[Reprinted from original]
A year after a river otter managed to gain entrance to Vancouver's Dr. Sun Yat-Sen Classical Chinese Garden and eat about a dozen prized ornamental koi fish, another otter is doing the same thing.
Spokespeople for the Vancouver park board, which maintains parts of the garden and runs the adjacent and free Sun Yat-Sen Park, said they don't know if it is the same otter.
Regardless, after discovering the remains of three koi on October 30 this year (and three more found later), the board decided to partially drain the pond to relocate the koi once again, this time before most of the big fish are eaten while staff try to trap the stealthy member of the Mustelidae family of mammalian carnivores, which includes wolverines, badgers, and weasels.
Workers netted the fish on Friday and Saturday, and the garden remains closed temporarily while live-trapping attempts are carried out.
Trapping failed in 2018, with the otter somehow managing to steal the chicken and seafood bait without triggering the device. Eventually, the otter left. Grating on pipe access and modifications to the garden's gates have also been done, seemingly to no avail.
This time, with no guarantees that traps will succeed, are there any other methods the park board could employ without harming the animal?

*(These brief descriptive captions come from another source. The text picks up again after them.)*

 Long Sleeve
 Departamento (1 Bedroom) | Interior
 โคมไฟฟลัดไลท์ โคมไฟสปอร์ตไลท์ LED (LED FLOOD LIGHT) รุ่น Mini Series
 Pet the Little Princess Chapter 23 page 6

What's your poison: lion poo, loud noises, wolf pee, or hot peppers?
A quick look around the Internet shows several other tools for otter control in North America and England (which is the home of the Eurasian otter, similar to Canada's river otter and the most widely distributed otter in the world).

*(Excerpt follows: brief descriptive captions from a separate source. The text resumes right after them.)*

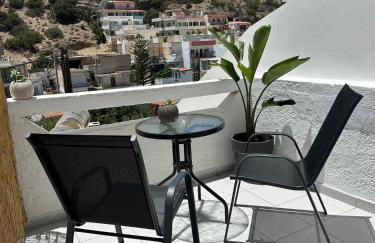 Argiro's apartment at Agia Galini - Foto 56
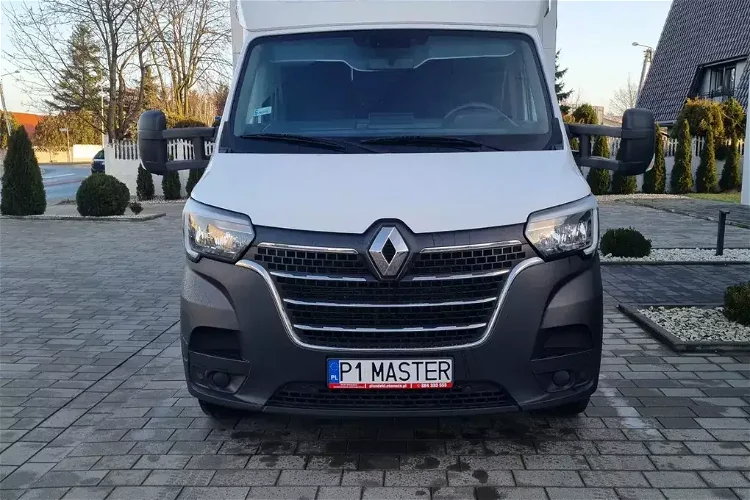 Renault Master zdjęcie 2
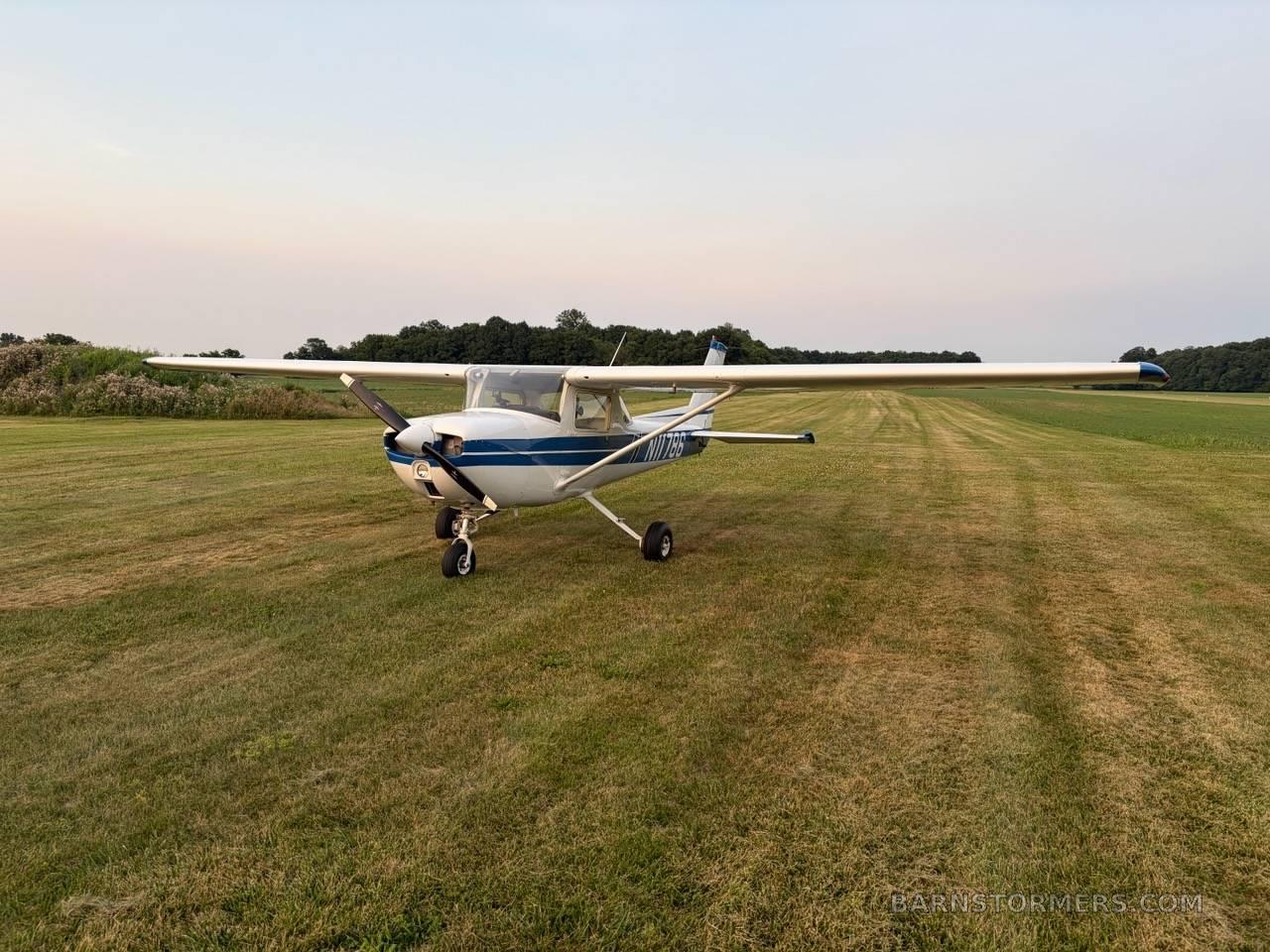 1974 CESSNA 150 5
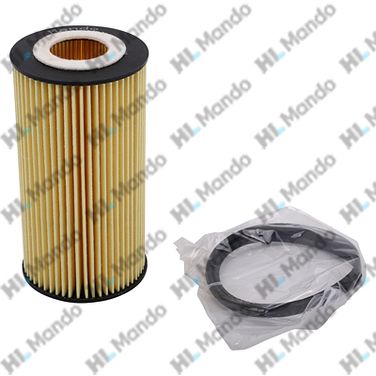 Mando MMF040055 Фильтр масляный - 1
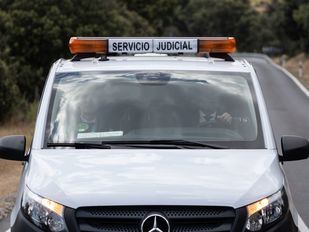 Ingresa en prisión sin fianza el último detenido por el asesinato de Borja Villacís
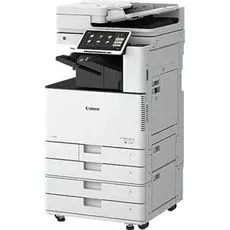 МФУ Canon imageRUNNER ADVANCE DX C3725i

These control methods have been marketed and used (with varying success) for otter problems ranging from feces on docks and in open boats to denning under houses or decks and predation on fish stocks in backyard ponds and hatcheries.

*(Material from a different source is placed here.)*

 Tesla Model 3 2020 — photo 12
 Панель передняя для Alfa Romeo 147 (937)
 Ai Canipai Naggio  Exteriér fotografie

A company called Spark-Away sells a product (run either by regular electricity or solar power and triggered by a motion detector) that it claims imitates lightning and thunder and scares off elk, bears, coyotes, and other "nuisances". It sells for about US$100, and testimonials from satisfied customers include one from someone in B.C. who claims that otters "react as if someone shot at them" when Spark-Away is used.
Readers of a forum on the SportFishingBC website suggested various home remedies—some of which they swore by—to use as otter deterrants, including: mouse traps to give painful but not injurious nips; open containers of ammonia; mothballs (naphthalene); cayenne pepper mixed with vegetable oil; and a radio left on or connected to a motion-sensor switch.
Those who posted on a Trawler Forum website thread titled Otters be Gone! favoured various control methods: a large replica bald eagle with rotating (wind-powered) wings; rock salt spread on a dock; and diluted vinegar sprayed where needed.
An outfit called Wildlife Removal USA says to "forget about using repellents and decoys", insisting that—apart from an impractical (in this case) perimeter fence—"trapping and removal is the only way to deal with them" while acknowledging that "otter trapping is not easy". It recommends live traps baited with "potent-smelling fish" or "oils from another otter". (But if you were able to catch one to obtain its oil, you probably don't need the oil to begin with.)
A website run by Nationwide Wildlife Removal says that salmon "is one of the best baits that you can use to attract otters". It also advises owners of backyard ponds to spread out "hot and smelly spices" to deter otter traffic in the area, although it also admits that "most repellents...do not work" and are "usually a waste of money".
Wildlife Animal Control's website recommends fencing or trapping, declaring fish-based baits to be best (first fresh fish, then oily tinned sardines) but also recommending corn, fruits, and cat food. The site notes that otters "are exceptional beacuse they also have a taste for sweet food, unlike other wild animals". A good way to use that leftover Halloween candy, maybe?
The Washington state-based Living With Wildlife website advises pond and hatchery owners to provide hiding places for their fish, recommending cut conifer trees anchored to the bottom.
And, finally, a fishing club in England protected the valuable fish stocks in its private lakes from hungry otters by formulating a protective spray that uses "very, very pungent" lion feces from the London Zoo as its "key ingredient". Unfortunately, this would probably have the same effect on visitors to the Dr. Sun Yat-Sen garden. In the same vein, someone called "The Pee Man" in the state of Maine told a Canadian with otter problems to purchase and use his "wolf pee". If that didn't work, he wrote, he'd send along some bear pee, free of charge.
Given the fact that the Sun Yat-Sen otter has been spotted in the DTES streets in the neighbourhood, perhaps it is unlikely that the smell of urine will deter it.